During the week, the F-350 was used for work. Eventually, maybe eight years ago, it got parked after being replaced. It had been used rigorously and showed its age. About six years ago, Atkinson bought it from his father and set out to get it restored.
“It was a rot box,” he said, explaining that he canvassed restoration shops to get an idea of the job would take and searched out parts.
“It took forever for it to get done. There were some shops that I took it from. I said, ‘You’re taking too long on it. You’re spending money and you’re not getting any result on it’ because people were taking it on as a project because of the sentimental value. They knew they had me hooked. But then when it came time to deliver, it wasn’t happening. The work was going really slow on it.”
Atkinson finally took it to Hillside Auto in Beacon Falls. The body was restored and the drive train rebuilt. “It was a long process but it was really exciting,” he said.
The job was completed about a little less than a year ago and, of course, Atkinson had to show if off to his father.
“It was unbelievable. I wound up going to his house and he happened to be outside. He heard it coming up the hill,” Atkinson said, “and then I pulled into the driveway and he was speechless. He could not believe seeing the truck from being brand new, how he had used it all these years, and (how) it sat and was all rusty and rotted to what it had turned into.”
It was only natural that they’d go for a ride. “I just handed him the keys for him to drive and we went back down memory lane – all the places he went; the side jobs; we passed Home Depot, he’d always be down there.

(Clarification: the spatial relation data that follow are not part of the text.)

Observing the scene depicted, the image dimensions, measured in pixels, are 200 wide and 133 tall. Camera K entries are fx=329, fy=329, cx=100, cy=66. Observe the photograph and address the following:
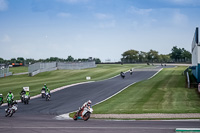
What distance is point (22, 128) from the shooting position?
18.2 m

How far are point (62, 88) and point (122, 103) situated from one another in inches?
664

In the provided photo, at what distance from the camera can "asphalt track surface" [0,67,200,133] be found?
679 inches

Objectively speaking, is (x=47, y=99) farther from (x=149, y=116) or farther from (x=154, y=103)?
(x=149, y=116)

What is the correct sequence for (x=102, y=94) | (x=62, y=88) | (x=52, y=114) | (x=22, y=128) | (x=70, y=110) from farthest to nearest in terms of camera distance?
(x=62, y=88)
(x=102, y=94)
(x=70, y=110)
(x=52, y=114)
(x=22, y=128)

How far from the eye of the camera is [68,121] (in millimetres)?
21641

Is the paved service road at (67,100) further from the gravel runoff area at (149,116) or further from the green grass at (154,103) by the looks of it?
the gravel runoff area at (149,116)

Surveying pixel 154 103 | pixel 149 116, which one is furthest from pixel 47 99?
pixel 149 116

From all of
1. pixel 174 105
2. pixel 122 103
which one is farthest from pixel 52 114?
pixel 174 105

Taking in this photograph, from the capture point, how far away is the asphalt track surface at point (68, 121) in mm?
17250

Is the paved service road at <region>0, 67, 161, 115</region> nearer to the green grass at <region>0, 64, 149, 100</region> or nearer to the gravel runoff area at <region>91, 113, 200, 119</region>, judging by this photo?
the green grass at <region>0, 64, 149, 100</region>

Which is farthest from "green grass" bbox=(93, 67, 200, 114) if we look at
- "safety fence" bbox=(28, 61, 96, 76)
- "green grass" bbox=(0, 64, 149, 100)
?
"safety fence" bbox=(28, 61, 96, 76)

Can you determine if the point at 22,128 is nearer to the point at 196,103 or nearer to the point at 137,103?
the point at 137,103

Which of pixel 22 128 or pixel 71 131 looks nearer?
pixel 71 131

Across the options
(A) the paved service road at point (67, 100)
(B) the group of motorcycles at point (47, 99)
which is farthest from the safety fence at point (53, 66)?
(B) the group of motorcycles at point (47, 99)
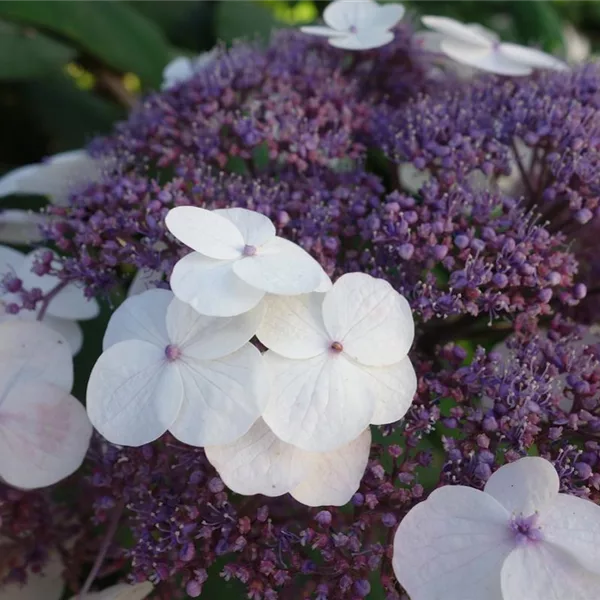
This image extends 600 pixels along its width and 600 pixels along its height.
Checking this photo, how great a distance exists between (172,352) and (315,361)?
0.10 meters

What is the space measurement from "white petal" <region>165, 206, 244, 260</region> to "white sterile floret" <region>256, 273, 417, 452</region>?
5 centimetres

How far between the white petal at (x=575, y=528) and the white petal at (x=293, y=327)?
18 centimetres

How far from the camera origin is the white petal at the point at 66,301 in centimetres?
70

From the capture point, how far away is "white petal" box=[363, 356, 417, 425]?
→ 510 millimetres

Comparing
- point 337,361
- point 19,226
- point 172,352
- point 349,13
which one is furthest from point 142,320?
point 349,13

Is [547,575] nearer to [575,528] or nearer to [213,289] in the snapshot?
[575,528]

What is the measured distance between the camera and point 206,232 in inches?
21.0

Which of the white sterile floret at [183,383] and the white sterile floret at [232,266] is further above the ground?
the white sterile floret at [232,266]

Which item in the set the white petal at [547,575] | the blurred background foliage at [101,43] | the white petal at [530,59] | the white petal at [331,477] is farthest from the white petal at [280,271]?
the blurred background foliage at [101,43]

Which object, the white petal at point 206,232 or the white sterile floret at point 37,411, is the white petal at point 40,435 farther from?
the white petal at point 206,232

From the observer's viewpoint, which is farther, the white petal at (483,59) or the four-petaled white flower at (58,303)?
the white petal at (483,59)

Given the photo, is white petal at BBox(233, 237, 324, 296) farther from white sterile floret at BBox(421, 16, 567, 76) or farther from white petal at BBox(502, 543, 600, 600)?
white sterile floret at BBox(421, 16, 567, 76)

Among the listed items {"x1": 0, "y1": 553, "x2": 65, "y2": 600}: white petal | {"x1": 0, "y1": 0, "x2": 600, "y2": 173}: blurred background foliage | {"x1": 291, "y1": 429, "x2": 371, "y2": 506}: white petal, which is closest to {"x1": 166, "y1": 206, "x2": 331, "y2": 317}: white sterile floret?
{"x1": 291, "y1": 429, "x2": 371, "y2": 506}: white petal

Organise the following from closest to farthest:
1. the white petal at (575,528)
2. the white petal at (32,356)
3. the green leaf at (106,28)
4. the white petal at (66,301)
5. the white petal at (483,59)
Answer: the white petal at (575,528) → the white petal at (32,356) → the white petal at (66,301) → the white petal at (483,59) → the green leaf at (106,28)
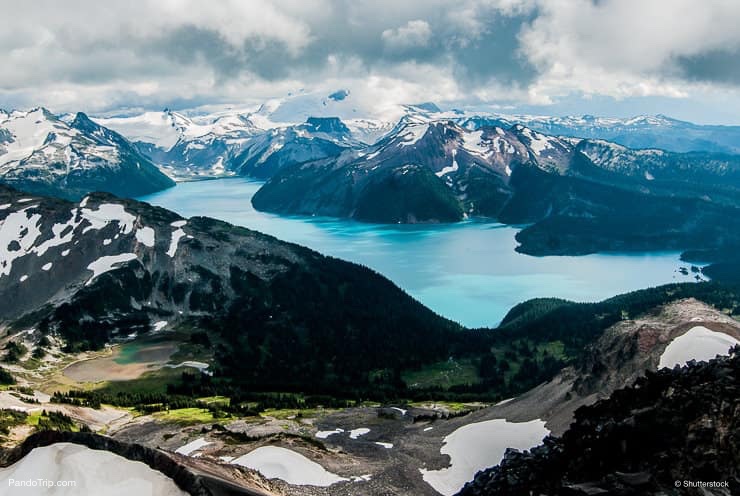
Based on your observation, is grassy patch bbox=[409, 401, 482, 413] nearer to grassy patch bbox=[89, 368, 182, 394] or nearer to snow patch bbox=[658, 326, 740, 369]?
snow patch bbox=[658, 326, 740, 369]

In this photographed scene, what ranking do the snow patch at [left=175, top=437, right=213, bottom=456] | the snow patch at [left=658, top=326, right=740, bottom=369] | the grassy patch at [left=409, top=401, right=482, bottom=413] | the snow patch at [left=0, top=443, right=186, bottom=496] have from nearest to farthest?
1. the snow patch at [left=0, top=443, right=186, bottom=496]
2. the snow patch at [left=175, top=437, right=213, bottom=456]
3. the snow patch at [left=658, top=326, right=740, bottom=369]
4. the grassy patch at [left=409, top=401, right=482, bottom=413]

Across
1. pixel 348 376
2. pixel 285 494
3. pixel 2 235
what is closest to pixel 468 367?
pixel 348 376

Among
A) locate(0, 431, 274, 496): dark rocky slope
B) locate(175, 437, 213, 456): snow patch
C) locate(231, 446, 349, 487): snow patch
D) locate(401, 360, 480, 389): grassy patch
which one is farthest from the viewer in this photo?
locate(401, 360, 480, 389): grassy patch

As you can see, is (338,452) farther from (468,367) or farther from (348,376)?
(468,367)

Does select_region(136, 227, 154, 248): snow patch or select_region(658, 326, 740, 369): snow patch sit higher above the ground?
select_region(136, 227, 154, 248): snow patch

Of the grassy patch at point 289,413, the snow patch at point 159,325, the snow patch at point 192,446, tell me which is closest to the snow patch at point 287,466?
the snow patch at point 192,446

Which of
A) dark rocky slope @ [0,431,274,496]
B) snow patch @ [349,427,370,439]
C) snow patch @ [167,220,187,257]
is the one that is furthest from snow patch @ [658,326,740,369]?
snow patch @ [167,220,187,257]

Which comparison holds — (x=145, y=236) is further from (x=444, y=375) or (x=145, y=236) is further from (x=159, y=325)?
(x=444, y=375)

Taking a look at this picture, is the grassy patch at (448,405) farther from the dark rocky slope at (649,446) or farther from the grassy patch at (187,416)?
the dark rocky slope at (649,446)
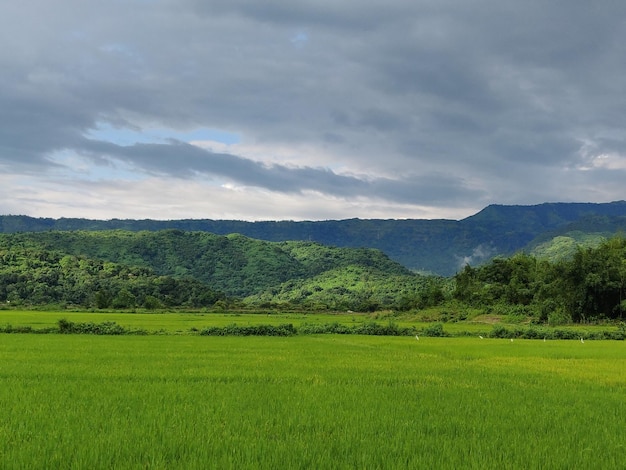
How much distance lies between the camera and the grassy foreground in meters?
5.86

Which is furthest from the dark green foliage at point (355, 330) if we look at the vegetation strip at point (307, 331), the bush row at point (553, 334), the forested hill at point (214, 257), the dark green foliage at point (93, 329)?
the forested hill at point (214, 257)

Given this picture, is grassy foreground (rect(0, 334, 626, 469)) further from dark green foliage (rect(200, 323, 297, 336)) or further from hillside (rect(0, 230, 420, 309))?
hillside (rect(0, 230, 420, 309))

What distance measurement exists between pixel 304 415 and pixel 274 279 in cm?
15218

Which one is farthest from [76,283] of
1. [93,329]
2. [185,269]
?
[93,329]

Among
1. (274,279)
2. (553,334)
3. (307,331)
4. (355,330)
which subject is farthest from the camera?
(274,279)

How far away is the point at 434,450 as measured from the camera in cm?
629

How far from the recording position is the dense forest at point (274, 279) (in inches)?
2004

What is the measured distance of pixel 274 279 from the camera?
159 meters

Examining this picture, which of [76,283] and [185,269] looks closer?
[76,283]

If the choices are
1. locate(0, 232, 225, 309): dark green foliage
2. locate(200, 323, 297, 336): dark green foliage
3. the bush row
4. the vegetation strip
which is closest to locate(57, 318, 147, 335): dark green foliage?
the vegetation strip

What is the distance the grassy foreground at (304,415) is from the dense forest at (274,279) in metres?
39.2

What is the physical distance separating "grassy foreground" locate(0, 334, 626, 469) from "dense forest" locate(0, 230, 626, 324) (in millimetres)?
39180

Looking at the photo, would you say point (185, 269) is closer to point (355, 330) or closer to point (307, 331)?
point (355, 330)

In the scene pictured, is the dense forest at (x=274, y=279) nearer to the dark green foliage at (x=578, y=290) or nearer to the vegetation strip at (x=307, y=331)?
the dark green foliage at (x=578, y=290)
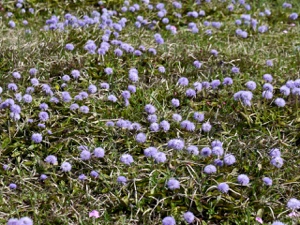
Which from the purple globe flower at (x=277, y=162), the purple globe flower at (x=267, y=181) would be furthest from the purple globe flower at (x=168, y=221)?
the purple globe flower at (x=277, y=162)

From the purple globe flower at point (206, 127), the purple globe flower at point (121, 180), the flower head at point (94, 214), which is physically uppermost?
the purple globe flower at point (206, 127)

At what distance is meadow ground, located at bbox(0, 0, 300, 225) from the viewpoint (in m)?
3.09

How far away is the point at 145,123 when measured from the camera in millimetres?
3738

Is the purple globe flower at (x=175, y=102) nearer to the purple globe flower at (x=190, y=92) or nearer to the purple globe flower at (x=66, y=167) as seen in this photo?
the purple globe flower at (x=190, y=92)

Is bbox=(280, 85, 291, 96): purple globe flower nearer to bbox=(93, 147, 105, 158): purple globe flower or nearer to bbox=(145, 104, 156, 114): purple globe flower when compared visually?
bbox=(145, 104, 156, 114): purple globe flower

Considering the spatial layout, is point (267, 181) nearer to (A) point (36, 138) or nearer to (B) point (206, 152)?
(B) point (206, 152)

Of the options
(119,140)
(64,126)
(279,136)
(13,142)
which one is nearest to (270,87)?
(279,136)

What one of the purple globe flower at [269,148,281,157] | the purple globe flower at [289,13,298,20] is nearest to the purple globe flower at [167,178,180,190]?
the purple globe flower at [269,148,281,157]

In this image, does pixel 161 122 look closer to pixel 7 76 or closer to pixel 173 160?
pixel 173 160

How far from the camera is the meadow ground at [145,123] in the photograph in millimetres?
3086

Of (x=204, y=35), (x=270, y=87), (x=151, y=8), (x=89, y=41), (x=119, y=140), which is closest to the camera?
(x=119, y=140)

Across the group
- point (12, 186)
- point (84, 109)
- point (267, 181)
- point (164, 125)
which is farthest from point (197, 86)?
point (12, 186)

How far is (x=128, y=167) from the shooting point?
3.32m

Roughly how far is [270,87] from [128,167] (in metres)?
1.27
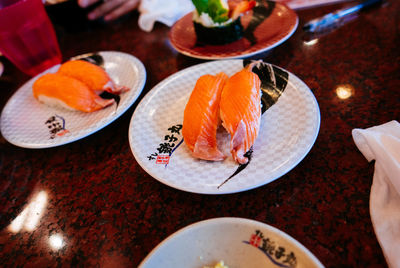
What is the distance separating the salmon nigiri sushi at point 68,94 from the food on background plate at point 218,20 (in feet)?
1.59

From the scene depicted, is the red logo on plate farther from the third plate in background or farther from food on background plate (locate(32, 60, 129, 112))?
the third plate in background

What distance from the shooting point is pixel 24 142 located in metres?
0.92

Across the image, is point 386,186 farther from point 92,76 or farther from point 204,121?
point 92,76

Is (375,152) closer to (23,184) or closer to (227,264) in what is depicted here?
(227,264)

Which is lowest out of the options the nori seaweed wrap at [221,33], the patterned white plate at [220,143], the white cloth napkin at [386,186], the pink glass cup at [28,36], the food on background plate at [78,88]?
the white cloth napkin at [386,186]

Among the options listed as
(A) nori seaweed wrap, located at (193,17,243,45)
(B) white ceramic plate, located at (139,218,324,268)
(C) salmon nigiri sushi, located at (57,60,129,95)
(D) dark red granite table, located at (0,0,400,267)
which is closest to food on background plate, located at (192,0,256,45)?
(A) nori seaweed wrap, located at (193,17,243,45)

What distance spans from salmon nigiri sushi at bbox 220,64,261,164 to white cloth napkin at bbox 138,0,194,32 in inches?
32.3

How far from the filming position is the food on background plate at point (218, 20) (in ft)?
3.57

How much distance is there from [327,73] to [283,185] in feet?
1.67

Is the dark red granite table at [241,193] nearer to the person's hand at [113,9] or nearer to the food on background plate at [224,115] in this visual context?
the food on background plate at [224,115]

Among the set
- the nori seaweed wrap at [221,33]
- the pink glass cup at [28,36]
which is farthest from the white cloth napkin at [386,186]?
the pink glass cup at [28,36]

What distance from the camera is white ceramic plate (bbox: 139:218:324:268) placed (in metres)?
0.49

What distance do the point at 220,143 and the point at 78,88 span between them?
23.8 inches

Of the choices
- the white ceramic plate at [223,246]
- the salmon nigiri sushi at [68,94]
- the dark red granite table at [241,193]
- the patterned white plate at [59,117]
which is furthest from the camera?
the salmon nigiri sushi at [68,94]
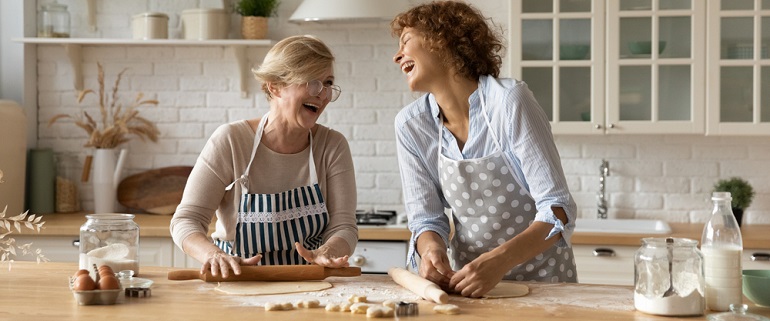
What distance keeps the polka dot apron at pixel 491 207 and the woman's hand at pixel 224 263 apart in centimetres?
61

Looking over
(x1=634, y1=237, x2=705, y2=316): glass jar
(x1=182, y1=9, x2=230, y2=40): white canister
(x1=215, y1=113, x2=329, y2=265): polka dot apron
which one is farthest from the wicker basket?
(x1=634, y1=237, x2=705, y2=316): glass jar

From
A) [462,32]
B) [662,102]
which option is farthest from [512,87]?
[662,102]

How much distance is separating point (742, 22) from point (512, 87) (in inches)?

It really brought a lot of memories to him. It was a really, really unbelievable experience cause I was in the passenger seat again and he was driving.”
The F-350 has been driven 220,000 miles but it looks fresh now. Atkinson has lifted it and added larger tires, and its license plate is the original one that his father got. While he won’t take it out in the rain, Atkinson does use it for the purpose that it was intended. “It’s just a pleasure truck, but I still go to Home Depot with it,” he said.
(A version of this story originally ran in the “Republican-American” newspaper on March 10, 2024.)